-- READING TEXT --
>> START

You get Oaktree Capital Group LLC (OAK), a high-yielding asset manager.

Here are 3 reasons why I think Oaktree Capital Group should be on your radar:

1. Promising returns
Oaktree Capital Group is primarily an asset manager, with its hands deep in the mix of distressed debt and high-yield bonds in every corner of the world. Its distressed debt funds are top-notch, delivering impressive historical returns for its customers.

Of the 50 distressed debt, closed-end funds it started before December 2013, all but one had positive net returns (returns after Oaktree's management fees). The one fund that wasn't in the black was started in March 2013 -- it's too early to call it a loser.

Source: Oaktree's 2013 10-K

To be clear, Oaktree's distressed debt performance isn't a function of the financial crisis. A fund raised in 2005 and closed in mid-2008 still managed to generate internal rates of return of 8.3% to investors, net of fees.

>> END

-- DATASET CONTENT --
>> START

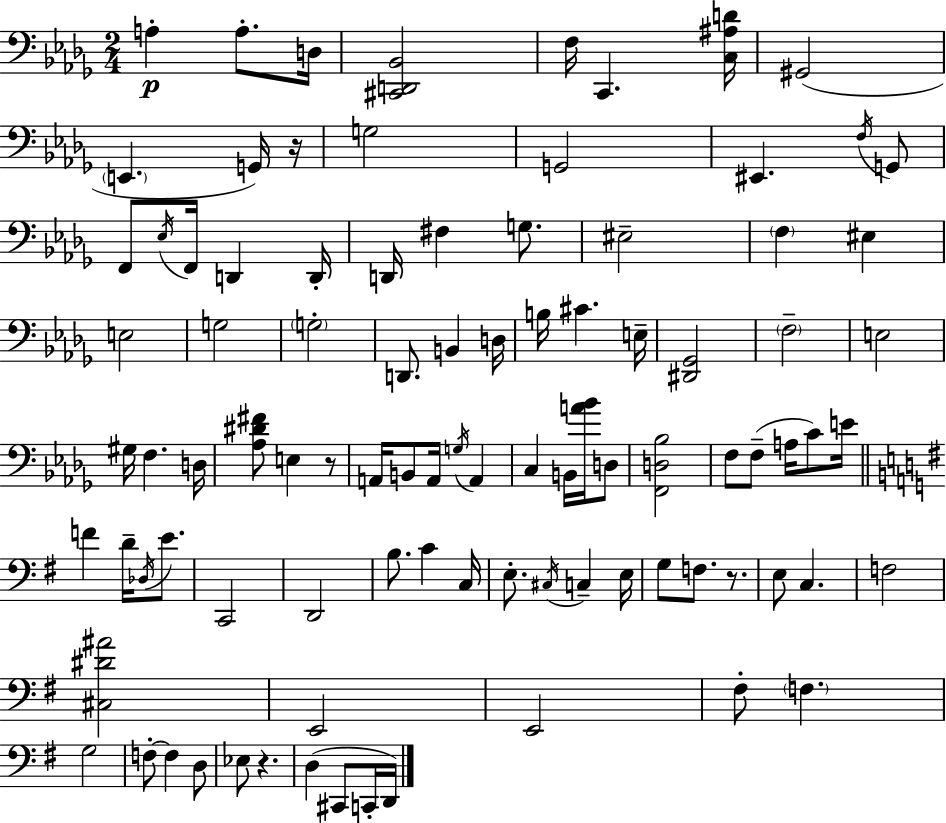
A3/q A3/e. D3/s [C#2,D2,Bb2]/h F3/s C2/q. [C3,A#3,D4]/s G#2/h E2/q. G2/s R/s G3/h G2/h EIS2/q. F3/s G2/e F2/e Eb3/s F2/s D2/q D2/s D2/s F#3/q G3/e. EIS3/h F3/q EIS3/q E3/h G3/h G3/h D2/e. B2/q D3/s B3/s C#4/q. E3/s [D#2,Gb2]/h F3/h E3/h G#3/s F3/q. D3/s [Ab3,D#4,F#4]/e E3/q R/e A2/s B2/e A2/s G3/s A2/q C3/q B2/s [A4,Bb4]/s D3/e [F2,D3,Bb3]/h F3/e F3/e A3/s C4/e E4/s F4/q D4/s Db3/s E4/e. C2/h D2/h B3/e. C4/q C3/s E3/e. C#3/s C3/q E3/s G3/e F3/e. R/e. E3/e C3/q. F3/h [C#3,D#4,A#4]/h E2/h E2/h F#3/e F3/q. G3/h F3/e F3/q D3/e Eb3/e R/q. D3/q C#2/e C2/s D2/s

>> END

-- WHAT IS ASKED --
1. Reproduce the Oaktree passage word for word, starting at "Source: Oaktree's 2013" and ending at "net of fees.".
2. Does each statement agree with the Oaktree passage? Answer yes or no and quote the words that decide it. (a) Every one of the 50 distressed debt funds started before December 2013 had positive net returns. (b) A fund raised in 2005 and closed in mid-2008 returned 8.3% to investors, net of fees. (c) The one fund without positive net returns was started in March 2013.
You won't need the listing for any of this.

-- WRITTEN ANSWERS --
1.
Source: Oaktree's 2013 10-K

To be clear, Oaktree's distressed debt performance isn't a function of the financial crisis. A fund raised in 2005 and closed in mid-2008 still managed to generate internal rates of return of 8.3% to investors, net of fees.

2.
(a) No: "all but one had positive net returns"
(b) Yes: "A fund raised in 2005 and closed in mid-2008 still managed to generate internal rates of return of 8.3% to investors, net of fees."
(c) Yes: "The one fund that wasn't in the black was started in March 2013"